Question

Draw a circle with center O and radius 3.5 cm. Take a horizontal diameter. Extend it to both sides to point P and Q such that OP=OQ=7cm. Draw tangents PA and QB one above the diameter and the other below the diameter. Is $PA||PQ$.

Answer 1

Hint – Draw the diagrammatic representation using the information provided in the question. Use the property that if tangents are drawn from an external point onto a circle then the tangent makes a 90 degrees angle with the diameter and the point of contact.
Complete step-by-step answer:
Steps of construction:
$\left( 1 \right)$ Draw a circle of radius 3.5cm with center O.

$\left( 2 \right)$ Extending the diameter from both the sides such that it meets P and Q in a way that OP=OQ=7cm.

$\left( 3 \right)$ Draw tangents from P and Q such that the tangents meet the circle on either side at A or B as shown in figure.
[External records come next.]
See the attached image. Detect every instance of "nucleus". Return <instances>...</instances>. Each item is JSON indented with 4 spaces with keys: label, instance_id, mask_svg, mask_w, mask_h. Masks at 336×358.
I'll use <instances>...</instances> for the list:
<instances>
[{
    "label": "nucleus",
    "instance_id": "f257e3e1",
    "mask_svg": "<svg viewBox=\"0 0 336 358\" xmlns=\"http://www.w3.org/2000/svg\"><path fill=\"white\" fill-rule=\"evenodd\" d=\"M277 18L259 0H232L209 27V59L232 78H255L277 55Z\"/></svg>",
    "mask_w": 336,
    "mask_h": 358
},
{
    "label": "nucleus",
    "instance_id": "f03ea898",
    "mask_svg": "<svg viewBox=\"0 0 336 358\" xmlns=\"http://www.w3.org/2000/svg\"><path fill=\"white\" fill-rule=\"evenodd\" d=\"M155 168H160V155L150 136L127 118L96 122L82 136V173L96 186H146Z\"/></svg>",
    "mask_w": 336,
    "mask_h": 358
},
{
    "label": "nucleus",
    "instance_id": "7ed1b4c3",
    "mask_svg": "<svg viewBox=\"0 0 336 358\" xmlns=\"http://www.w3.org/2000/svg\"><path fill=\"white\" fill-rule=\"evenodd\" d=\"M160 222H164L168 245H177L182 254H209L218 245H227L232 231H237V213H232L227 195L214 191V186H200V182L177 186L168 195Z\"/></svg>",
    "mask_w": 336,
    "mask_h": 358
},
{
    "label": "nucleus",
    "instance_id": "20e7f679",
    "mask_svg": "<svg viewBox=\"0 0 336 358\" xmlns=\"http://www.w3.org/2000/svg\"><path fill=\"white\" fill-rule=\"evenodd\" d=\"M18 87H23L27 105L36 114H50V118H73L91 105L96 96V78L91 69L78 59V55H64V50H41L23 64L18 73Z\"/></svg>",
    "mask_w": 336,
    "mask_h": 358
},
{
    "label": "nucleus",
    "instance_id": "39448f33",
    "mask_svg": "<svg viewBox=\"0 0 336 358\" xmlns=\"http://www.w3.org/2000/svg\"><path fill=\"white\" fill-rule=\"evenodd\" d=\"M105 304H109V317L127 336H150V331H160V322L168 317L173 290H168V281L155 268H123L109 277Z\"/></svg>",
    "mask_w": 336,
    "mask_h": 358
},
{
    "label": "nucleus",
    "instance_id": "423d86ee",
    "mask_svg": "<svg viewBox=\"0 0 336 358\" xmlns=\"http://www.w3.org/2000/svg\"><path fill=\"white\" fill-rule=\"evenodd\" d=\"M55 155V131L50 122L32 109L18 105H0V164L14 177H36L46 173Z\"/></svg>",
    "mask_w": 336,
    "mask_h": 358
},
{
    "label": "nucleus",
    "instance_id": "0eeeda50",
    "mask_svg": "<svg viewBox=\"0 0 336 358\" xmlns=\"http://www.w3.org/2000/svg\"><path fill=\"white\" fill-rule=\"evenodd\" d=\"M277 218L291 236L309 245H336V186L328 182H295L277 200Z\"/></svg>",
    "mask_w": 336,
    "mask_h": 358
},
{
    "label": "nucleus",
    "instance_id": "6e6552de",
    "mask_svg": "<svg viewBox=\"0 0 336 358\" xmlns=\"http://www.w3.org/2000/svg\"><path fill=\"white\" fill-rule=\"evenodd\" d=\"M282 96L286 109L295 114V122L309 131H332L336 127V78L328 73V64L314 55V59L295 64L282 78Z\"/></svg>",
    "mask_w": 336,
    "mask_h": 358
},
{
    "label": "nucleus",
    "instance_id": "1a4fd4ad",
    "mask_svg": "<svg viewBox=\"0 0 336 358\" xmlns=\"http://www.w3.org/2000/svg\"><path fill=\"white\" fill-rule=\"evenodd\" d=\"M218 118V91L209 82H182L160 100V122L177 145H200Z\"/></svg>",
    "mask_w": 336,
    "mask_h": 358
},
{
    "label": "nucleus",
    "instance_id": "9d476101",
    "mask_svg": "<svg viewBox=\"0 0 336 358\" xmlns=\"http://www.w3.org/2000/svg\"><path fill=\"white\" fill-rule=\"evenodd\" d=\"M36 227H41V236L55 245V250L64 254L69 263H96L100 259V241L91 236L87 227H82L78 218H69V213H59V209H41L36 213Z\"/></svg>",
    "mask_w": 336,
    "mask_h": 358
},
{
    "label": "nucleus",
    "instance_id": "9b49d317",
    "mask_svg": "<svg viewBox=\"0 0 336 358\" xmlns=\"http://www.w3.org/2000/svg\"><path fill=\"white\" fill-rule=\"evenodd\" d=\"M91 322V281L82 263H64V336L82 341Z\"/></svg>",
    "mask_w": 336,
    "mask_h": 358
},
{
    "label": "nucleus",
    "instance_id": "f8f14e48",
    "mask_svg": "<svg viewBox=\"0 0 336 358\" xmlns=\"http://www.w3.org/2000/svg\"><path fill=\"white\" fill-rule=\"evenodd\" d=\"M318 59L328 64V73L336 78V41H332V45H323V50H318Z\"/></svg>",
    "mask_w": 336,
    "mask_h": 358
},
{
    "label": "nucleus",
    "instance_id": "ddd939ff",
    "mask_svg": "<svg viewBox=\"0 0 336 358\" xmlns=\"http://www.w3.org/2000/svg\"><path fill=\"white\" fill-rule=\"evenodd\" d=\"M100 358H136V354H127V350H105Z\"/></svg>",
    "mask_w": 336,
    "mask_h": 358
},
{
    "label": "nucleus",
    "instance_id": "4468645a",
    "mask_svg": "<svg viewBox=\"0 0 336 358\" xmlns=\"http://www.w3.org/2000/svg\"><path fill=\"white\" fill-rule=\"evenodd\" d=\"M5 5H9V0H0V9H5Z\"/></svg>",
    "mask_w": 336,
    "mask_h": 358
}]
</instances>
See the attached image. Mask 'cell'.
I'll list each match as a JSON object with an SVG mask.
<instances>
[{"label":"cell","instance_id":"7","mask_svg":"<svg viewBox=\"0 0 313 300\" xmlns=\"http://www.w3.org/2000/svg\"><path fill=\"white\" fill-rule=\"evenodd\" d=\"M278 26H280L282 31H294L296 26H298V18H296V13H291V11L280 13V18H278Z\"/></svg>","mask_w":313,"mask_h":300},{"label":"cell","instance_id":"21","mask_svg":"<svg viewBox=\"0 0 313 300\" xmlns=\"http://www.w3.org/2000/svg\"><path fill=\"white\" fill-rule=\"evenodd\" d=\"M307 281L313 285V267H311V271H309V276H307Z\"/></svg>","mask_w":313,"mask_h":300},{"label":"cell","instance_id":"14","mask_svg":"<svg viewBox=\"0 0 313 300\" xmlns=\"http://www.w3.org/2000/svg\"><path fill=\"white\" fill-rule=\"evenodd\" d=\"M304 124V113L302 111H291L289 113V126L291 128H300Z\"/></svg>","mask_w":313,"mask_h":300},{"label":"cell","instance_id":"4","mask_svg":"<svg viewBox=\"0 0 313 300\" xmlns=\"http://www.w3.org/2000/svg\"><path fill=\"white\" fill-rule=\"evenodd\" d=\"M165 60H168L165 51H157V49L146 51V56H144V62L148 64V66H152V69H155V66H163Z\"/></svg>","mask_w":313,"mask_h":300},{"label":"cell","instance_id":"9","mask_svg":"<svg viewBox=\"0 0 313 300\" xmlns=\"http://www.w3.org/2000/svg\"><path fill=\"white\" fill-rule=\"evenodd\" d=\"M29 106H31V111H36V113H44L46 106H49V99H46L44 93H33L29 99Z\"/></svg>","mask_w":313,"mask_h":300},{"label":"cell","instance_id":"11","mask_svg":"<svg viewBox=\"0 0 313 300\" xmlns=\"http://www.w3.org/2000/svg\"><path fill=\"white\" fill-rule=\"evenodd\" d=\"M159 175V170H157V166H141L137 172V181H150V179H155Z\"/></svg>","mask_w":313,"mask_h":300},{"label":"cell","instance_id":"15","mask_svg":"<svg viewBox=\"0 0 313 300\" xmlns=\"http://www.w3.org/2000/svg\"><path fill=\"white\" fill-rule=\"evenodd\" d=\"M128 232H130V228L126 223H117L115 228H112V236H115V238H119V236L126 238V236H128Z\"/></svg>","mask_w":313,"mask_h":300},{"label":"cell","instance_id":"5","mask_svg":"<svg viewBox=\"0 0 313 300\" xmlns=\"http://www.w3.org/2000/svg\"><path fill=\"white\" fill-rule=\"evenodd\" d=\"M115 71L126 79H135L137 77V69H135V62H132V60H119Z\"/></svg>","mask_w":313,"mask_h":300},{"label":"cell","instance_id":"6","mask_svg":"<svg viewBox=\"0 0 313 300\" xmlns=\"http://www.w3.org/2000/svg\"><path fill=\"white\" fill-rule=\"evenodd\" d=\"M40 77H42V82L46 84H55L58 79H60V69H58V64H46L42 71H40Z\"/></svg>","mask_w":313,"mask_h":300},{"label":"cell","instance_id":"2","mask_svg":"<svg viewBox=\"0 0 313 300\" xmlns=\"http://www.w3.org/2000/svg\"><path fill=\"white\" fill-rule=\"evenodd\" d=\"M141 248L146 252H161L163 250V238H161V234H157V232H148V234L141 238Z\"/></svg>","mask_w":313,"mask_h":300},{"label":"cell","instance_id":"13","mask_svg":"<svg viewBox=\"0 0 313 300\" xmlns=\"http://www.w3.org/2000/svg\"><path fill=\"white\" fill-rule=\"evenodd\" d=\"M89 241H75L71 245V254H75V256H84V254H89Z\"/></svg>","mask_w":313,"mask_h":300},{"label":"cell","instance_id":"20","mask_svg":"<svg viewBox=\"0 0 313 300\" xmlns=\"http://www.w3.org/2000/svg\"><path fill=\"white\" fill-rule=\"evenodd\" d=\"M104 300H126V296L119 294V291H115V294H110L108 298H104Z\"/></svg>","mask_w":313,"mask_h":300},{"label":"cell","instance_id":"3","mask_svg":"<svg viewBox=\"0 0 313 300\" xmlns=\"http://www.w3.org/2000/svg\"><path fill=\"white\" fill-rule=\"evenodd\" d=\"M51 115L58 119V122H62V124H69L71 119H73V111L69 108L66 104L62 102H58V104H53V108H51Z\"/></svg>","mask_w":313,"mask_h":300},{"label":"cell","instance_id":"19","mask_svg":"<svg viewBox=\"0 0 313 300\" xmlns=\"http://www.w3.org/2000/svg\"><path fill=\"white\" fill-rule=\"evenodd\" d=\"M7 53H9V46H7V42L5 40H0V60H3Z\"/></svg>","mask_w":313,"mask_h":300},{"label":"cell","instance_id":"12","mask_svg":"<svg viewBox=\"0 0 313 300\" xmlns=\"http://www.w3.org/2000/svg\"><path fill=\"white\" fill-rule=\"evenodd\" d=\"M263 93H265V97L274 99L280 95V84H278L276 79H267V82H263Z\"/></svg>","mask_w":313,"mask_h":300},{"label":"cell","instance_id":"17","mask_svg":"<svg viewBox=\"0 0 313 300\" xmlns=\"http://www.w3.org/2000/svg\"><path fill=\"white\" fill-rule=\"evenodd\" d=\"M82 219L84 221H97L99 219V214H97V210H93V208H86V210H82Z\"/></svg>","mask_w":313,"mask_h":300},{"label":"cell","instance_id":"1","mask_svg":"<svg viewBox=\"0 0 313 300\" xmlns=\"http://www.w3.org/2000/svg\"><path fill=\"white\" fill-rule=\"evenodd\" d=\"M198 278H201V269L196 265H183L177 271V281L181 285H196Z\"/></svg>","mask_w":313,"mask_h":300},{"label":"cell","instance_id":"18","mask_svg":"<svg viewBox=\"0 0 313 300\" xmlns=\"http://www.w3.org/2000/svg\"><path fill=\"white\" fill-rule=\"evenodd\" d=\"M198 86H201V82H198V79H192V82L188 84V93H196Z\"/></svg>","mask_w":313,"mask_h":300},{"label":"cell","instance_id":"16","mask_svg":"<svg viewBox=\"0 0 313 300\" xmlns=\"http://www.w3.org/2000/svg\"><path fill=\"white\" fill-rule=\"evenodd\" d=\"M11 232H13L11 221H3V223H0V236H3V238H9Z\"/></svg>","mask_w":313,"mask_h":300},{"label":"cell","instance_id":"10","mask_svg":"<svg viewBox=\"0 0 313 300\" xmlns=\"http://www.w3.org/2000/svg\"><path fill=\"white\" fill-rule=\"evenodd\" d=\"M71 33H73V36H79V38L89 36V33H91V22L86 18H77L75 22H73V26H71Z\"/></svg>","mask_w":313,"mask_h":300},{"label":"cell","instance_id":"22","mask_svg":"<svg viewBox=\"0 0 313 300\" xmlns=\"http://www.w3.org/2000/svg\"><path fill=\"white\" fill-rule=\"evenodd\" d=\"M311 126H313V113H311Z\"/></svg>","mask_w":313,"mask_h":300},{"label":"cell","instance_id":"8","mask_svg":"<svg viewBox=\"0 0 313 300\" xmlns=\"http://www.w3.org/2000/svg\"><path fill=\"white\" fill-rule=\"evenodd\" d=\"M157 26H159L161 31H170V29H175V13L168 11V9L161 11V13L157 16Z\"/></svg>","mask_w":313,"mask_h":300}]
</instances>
Now as we know that according to property of circle that from an external point if a tangent is drawn than the tangent makes an angle 90 degree with the radius of the circle so join point OA and OB we have,

$ \Rightarrow \angle OAP = \angle OBQ = {90^\circ}$
Now in triangle OAP and OBQ we have,
OA = OB (radius of circle)
OP = OQ = 7 cm (given)
$\angle OAP = \angle OBQ = {90^\circ}$
Therefore the triangles OAP and OBQ are similar.
Therefore the triangles OAP and OBQ are similar to each other.
Therefore sides PA and BQ are parallel to each other.
So this is the required answer.

Note – Solving such problems requires the use of CPCT that is corresponding parts of congruent triangles. CPCT is always used only when the two triangles are proved similar, there are certain criteria through which triangles can be proved similar like SSS, ASA, AAA or AAS.